Dzień dwunasty, 15 września
Noc przebiegła spokojnie, nie byliśmy przez nikogo niepokojeni, ruch samochodowy na pobliskiej drodze był na tyle znikomy, że w ogóle go nie słyszeliśmy, natomiast autostrada na tyle daleko i głęboko w wyciętych skałach, że też nie dała nam się wcale we znaki. Na dzisiejszy poranek plan był następujący, wstajemy skoro świt, tylko się pakujemy i jak najszybciej uciekamy z deszczowej i pochmurnej głębi lądu na mamy nadzieję słoneczne i ciepłe wybrzeże
.
Żeby uciekać jak najszybciej, najlepsza byłaby autostrada
. Tym razem nie zawahaliśmy się z niej skorzystać, zwłaszcza, że właściwie nie było sensownej drogi alternatywnej na tym odcinku. Poza tym obiło mi się o uszy (tzn gdzieś wyczytałem na cro.pl
), że Via Egnatia jest wciąż bezpłatna, okazało się to prawdą. Tak więc około 6 rano, w całkowitych ciemnościach, wjeżdżamy na tę trasę, a do przejechania nią mamy zaledwie około 50 km.
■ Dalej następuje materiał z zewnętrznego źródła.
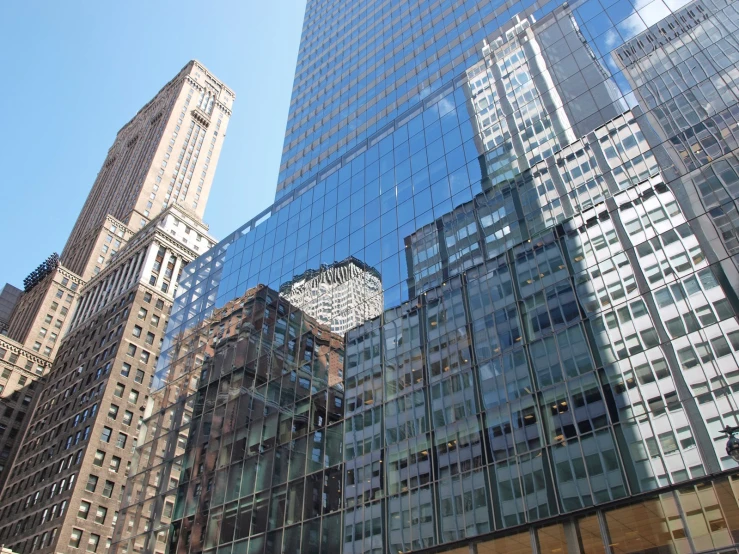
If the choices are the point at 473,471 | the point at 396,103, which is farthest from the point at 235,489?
the point at 396,103

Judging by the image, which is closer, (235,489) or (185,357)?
(235,489)

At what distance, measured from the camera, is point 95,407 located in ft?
264

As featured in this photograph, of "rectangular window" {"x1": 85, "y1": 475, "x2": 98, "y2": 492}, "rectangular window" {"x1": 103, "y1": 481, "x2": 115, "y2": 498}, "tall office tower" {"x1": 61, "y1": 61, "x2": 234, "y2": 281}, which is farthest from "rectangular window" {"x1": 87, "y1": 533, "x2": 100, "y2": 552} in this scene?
"tall office tower" {"x1": 61, "y1": 61, "x2": 234, "y2": 281}

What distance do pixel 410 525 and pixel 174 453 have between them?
80.8 feet

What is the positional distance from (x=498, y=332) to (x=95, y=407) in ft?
205

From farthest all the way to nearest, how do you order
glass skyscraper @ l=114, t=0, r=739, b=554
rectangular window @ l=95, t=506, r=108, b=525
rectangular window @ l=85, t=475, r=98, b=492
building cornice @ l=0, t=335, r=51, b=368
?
building cornice @ l=0, t=335, r=51, b=368
rectangular window @ l=85, t=475, r=98, b=492
rectangular window @ l=95, t=506, r=108, b=525
glass skyscraper @ l=114, t=0, r=739, b=554

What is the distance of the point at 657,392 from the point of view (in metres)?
27.5

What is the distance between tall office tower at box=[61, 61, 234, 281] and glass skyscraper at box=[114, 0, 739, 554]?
87.0m

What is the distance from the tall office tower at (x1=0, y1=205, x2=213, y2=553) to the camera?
71125 millimetres

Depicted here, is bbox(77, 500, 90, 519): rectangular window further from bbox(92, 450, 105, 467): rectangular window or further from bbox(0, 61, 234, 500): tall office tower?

Odcinek minął szybko i bez większych problemów, w kilku występujących na trasie tunelach zwalniałem do przepisowych 80 km/h (mniej więcej
), ruchu nie było prawie wcale. Tereny które mijaliśmy nieco przypominały mi jazdę tym odcinkiem autostrady w Chorwacji który wiedzie przez Małą Kapelę. A jak góry, to wiadomo, zjazdy i podjazdy, a jak autostrada to są one może i łagodne ale baaaaardzo długie. No i wciąż obciążona porządnie Skoda na tych podjazdach oczywiście słabła na tyle, że miejscami nie dało rady jechać szybciej jak 70-80 km/h
.
Autostradę opuszczamy zjazdem Neochori/Paramithia, teraz kolejne 50 km lokalnymi drogami dzieli nas od naszego pierwszego na dziś celu. Jest całkiem pusto, jedzie się dobrze przez porośnięte gajami oliwnymi wzgórza, powoli wstaje dzień. Około 8 rano jesteśmy już w Pardze. Mijamy ją, musimy znaleźć sobie dogodne miejsce na zjedzenie śniadania i poranną toaletę, może uda się to na jakiejś fajnej pustej plaży?
Oczywiście nasze przypuszczenia się sprawdziły..... o ile rano ruszaliśmy pod niebem całkowicie przykrytym chmurami, o tyle nad samym morzem było przepiękne, bezchmurne i błękitne niebo. Gdy wyszło słońce, zaraz zaczęło porządnie przypiekać. Zjeżdżamy na plażę o nazwie Agia, poniżej wioski o tej właśnie nazwie......sporo poniżej
. Wiedzie tam wąziutka i miejscami zniszczona asfaltówka, właściwie nie mieliśmy złudzeń co tam na dole zastaniemy, no ale chcieliśmy się naocznie przekonać. Również i tym razem nasze przypuszczenia sprawdziły się co do joty..... na dole, całkiem ładna plaża zabudowana była domami i obstawiona parasolkami. Zwiewamy stamtąd tak szybko, że nawet nie pomyśleliśmy o zrobieniu zdjęcia
. Po stromym podjeździe zatrzymuję się tuż przed ponownym wjazdem na główną drogę i tam, na wielkim piaszczystym placu jemy nasze dzisiejsze śniadanie.